# Sorachi Ace



## Yob (22/8/13)

> Sorachi Ace Hops are the product of mixing Brewer's Gold with Saaz. Developed to be used in Sapporo beers, Sorachi Ace Hops have a great citrus taste that leans toward the lemon flavor.
> 
> Typical Alpha Acid: 10.2 – 12.9%
> 
> ...


 



> Cross between Brewer's Gold, Saazer - OP and Beikei No. 2 male
> 
> Brewing Usage
> Dual Purpose
> ...


 




*MOD: *Post edited by Lord Raja Goomba I, to insert description. Original Post below:

hmmmmm.. leaning towards getting some of these in.. descriptors sound interesting and while Ive heard of this hop, Ive little to no experience with them.

http://www.sorachiacehops.com/

sound very interesting indeed.


----------



## Lord Raja Goomba I (22/8/13)

It'll depend on the price - they are a polarising hop.

Great in a Rager, but not something you'd use in much else IMO. I like a good Japanese (actually Japanese) beer on a hot day.

Lemony with a little spice.


----------



## fletcher (22/8/13)

Lord Raja Goomba I said:


> It'll depend on the price - they are a polarising hop.
> 
> Great in a Rager, but not something you'd use in much else IMO. I like a good Japanese (actually Japanese) beer on a hot day.
> 
> Lemony with a little spice.


does the lemon work well with citrus-flavoured hops? i've only seen sorachi ace in the latter end of the boil for the few recipes with it. i'd probably try some for some experiment brews if it played with cascade or amarillo or something?


----------



## bum (22/8/13)

To the best of my knowledge, I've only had them in a Kolsch by a local brewery. Really did not like.

Would not bang.


----------



## GalBrew (22/8/13)

4 Pines did a Keller Door sorachi ace pale ale, a while ago. It was excellent, very lemony. It is one of the few beers hopped with sorachi ace, other than Golden Ace that I have enjoyed.


----------



## GalBrew (22/8/13)

If you want to try this hop in a well made beer, try Feral Golden Ace. Works well with the Belgain yeast.


----------



## Lord Raja Goomba I (22/8/13)

fletcher said:


> does the lemon work well with citrus-flavoured hops? i've only seen sorachi ace in the latter end of the boil for the few recipes with it. i'd probably try some for some experiment brews if it played with cascade or amarillo or something?


I read (though I can't find where) that it isn't a great late boiler. I think it's a 'gently gently' hop - even more so than Nelson Sauvin.

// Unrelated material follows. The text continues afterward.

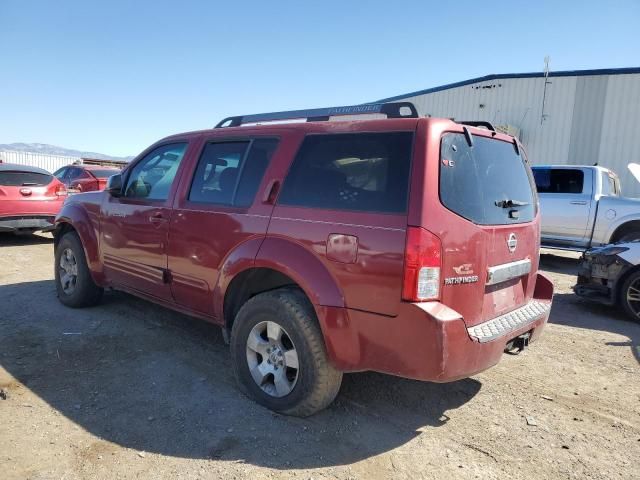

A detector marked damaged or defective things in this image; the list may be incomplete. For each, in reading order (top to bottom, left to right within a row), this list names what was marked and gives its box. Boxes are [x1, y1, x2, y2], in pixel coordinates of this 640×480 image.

damaged car [576, 244, 640, 322]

Again, what I've read, no sources reliable found, bla bla bla.


----------



## pressure_tested (22/8/13)

I get dead ant flavours from it. Not a fan


----------



## Samuel Adams (22/8/13)

pressure_tested said:


> I get dead ant flavours from it. Not a fan


Haha my mate said the same thing when we shared a Brewdog Sorachi Ace single hop IPA

The Brooklyn Brewery Sorachi Ace saison was awesome imo (wife liked it too) definately got lemon flavours from that one.
I didn't know Feral Golden Ace used SA too (makes sense now that I think about the name) also like that beer.
So yeah I've liked it in the 4 (also had the Mikeller IPA) beers I've had it in, but as said it's probably like it or hate it deal.

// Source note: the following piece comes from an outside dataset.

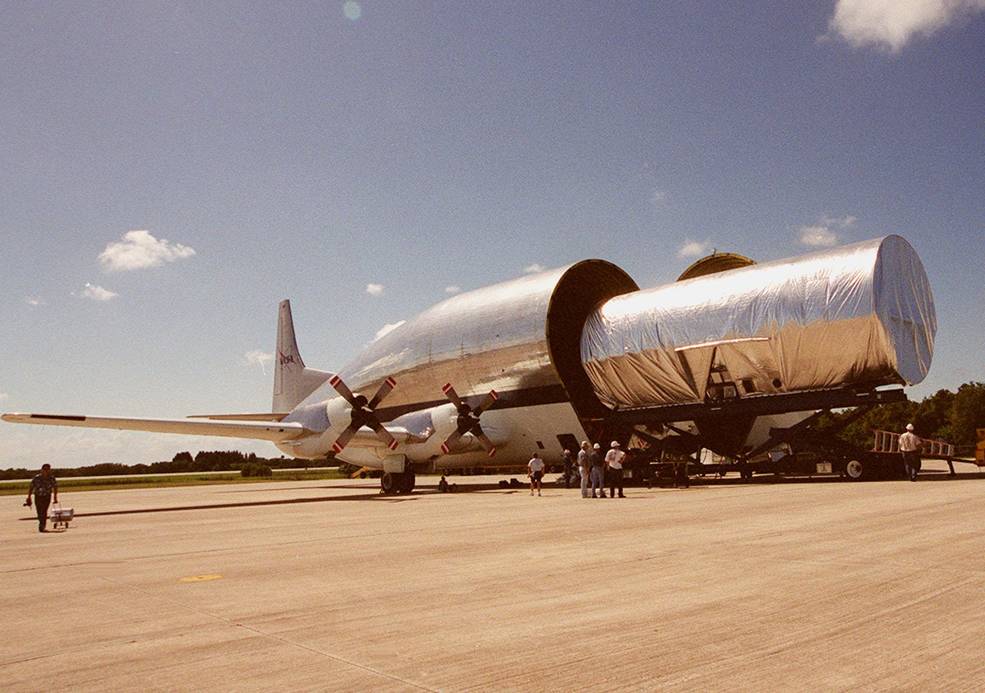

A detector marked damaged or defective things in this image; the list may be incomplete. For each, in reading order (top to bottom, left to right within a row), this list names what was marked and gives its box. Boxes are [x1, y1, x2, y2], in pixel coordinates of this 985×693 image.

pavement crack line [96, 572, 434, 692]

I'm going to brew a saison with SA when it heats up a bit.


----------



## Mr. No-Tip (22/8/13)

I cloned the Broooklyn Sorachi Ace Saison and was pretty happy with the result. I also used SA in a single hop summer ale....got lots of coconut there!


----------



## Pickaxe (22/8/13)

Was going to ask, someone beat me to it, saison?


----------